- _Task to complete_
Continue the news report on the judge's ruling against the Attorney General's decision not to prosecute the rape case, starting after its last sentence.

- _Text_
▼

The Malta Independent 6 June 2026, Saturday
View E-Paper

Judge rules silence does not imply consent, overturns AG decision not to prosecute rape case

Monday, 11 May 2026, 12:15 Last update: about 26 days ago

A court on Monday ordered the Attorney General to re-evaluate the decision not to prosecute a man accused of raping a vulnerable 22-year-old woman in April 2022.

The man used to work as a care worker at Mount Carmel Hospital, where the woman had been a patient.

Judge Mark Simiana ruled that the decision to drop the case was "unreasonable" because it was based on a flawed interpretation of legal consent. He insisted that silence is not consent.

ADVERTISEMENT

He was ruling in a case instituted by the victim, Emma Agius, who was challenging the Attorney General's refusal in November 2024 refusal to take criminal action against the care worker.

Agius, who suffers from Borderline Personality Disorder, first met the man while she was receiving treatment at Mount Carmel Hospital, where he worked as a care worker.

After she was discharged, the man sent her a friend request on Facebook.

Shortly before the incident, Agius told the man she was going through what she described as a "tough period" following a relapse in her mental health.

The man however insisted on visiting her at home on the evening of 7 April 2022, saying he wanted to help clean her wounds.

Agius later testified that she was unwell and wanted to be left alone, but eventually went to bed while the man remained in the apartment. She told investigators she pretended to be asleep in the hopes he would leave.

▲

- _Recorded information_
▼

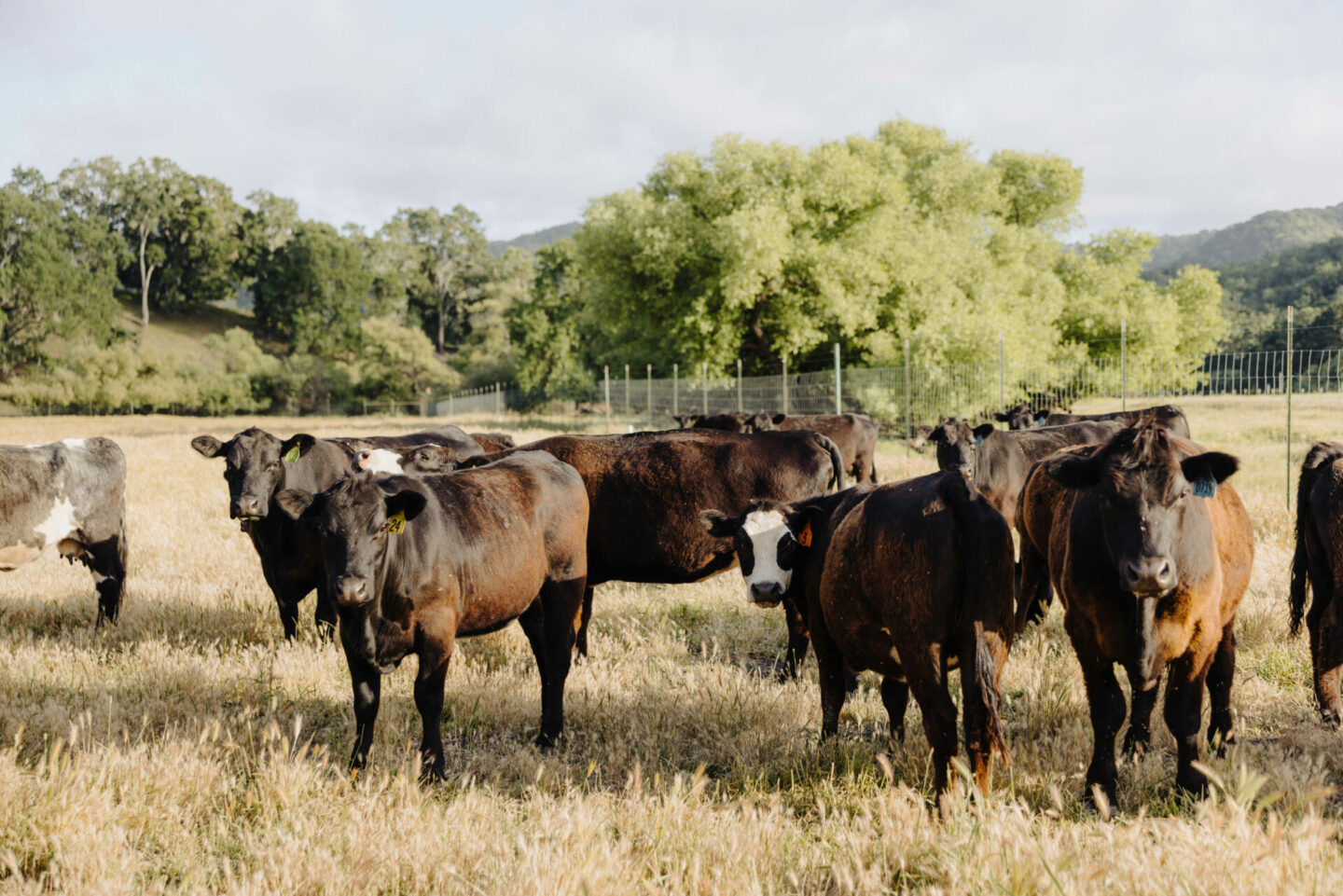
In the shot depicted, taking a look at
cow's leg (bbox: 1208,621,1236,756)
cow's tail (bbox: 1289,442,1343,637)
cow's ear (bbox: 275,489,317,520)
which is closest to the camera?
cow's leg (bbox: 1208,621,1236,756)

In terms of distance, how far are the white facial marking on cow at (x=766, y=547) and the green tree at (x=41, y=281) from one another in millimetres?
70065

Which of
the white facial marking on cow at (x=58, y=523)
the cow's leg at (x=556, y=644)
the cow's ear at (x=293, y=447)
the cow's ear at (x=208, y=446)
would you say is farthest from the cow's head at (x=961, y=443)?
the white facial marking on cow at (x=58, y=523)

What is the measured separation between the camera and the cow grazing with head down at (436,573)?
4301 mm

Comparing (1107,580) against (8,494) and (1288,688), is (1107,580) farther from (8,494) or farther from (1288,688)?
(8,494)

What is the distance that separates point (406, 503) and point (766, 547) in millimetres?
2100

▲

- _Output of the task_
In her first statement to police, Agius said she woke up after midnight and felt him touching her breasts. "I feigned sleep. He pulled up my shirt and continued touching me and put his hand under my underwear," she told investigators.

Agius described herself as remaining passive throughout the incident. While she was pretending to be asleep, the careworker allegedly told her "to close her eyes and continue sleeping" while he continued with the sexual act.

Agius said she began trembling during the incident and recalled the man telling her to calm down and breathe deeply.

Afterwards, she testified, he went into the kitchen, ate some bread, smoked a cigarette and left the apartment.

The alleged rape was reported to police at the Qawra station at 3:50am on 8 April, immediately after the incident.

A court-appointed psychiatric expert later concluded that while Agius was "capable of consenting," she had "clearly" not done so in this case.

The expert also identified what he described as an abuse of power linked to the relationship between a care worker and a vulnerable patient experiencing emotional distress.

Despite this, the Attorney General decided not to prosecute, arguing that the care worker had never been told, nor shown, that there was no consent.

 

Silence, lack of resistance do not imply consent - Judge

However, Judge Simiana sharply criticised that reasoning. He stressed that under Maltese law silence or a lack of resistance cannot be interpreted as agreement.

"Silence, a lack of resistance, or the failure to say 'no' do not imply consent," the judgement states.

The court said consent must be active, conscious and voluntary. It added that responsibility lies with the person initiating sexual activity to ensure consent exists.

It also rejected the argument that a victim must physically resist or verbally object for a rape to occur.

In its judgment, the court described the Attorney General's decision as unreasonable and said that "no reasonable prosecutor should have reached that conclusion" based on the evidence gathered during the inquiry.

The judgment also referred to the impact the case had on Agius's mental health.

The court heard that she was hospitalised at Mount Carmel Hospital four more times following the alleged assault and suffered from PTSD, depression and anxiety linked both to the incident and to the delay in criminal proceedings.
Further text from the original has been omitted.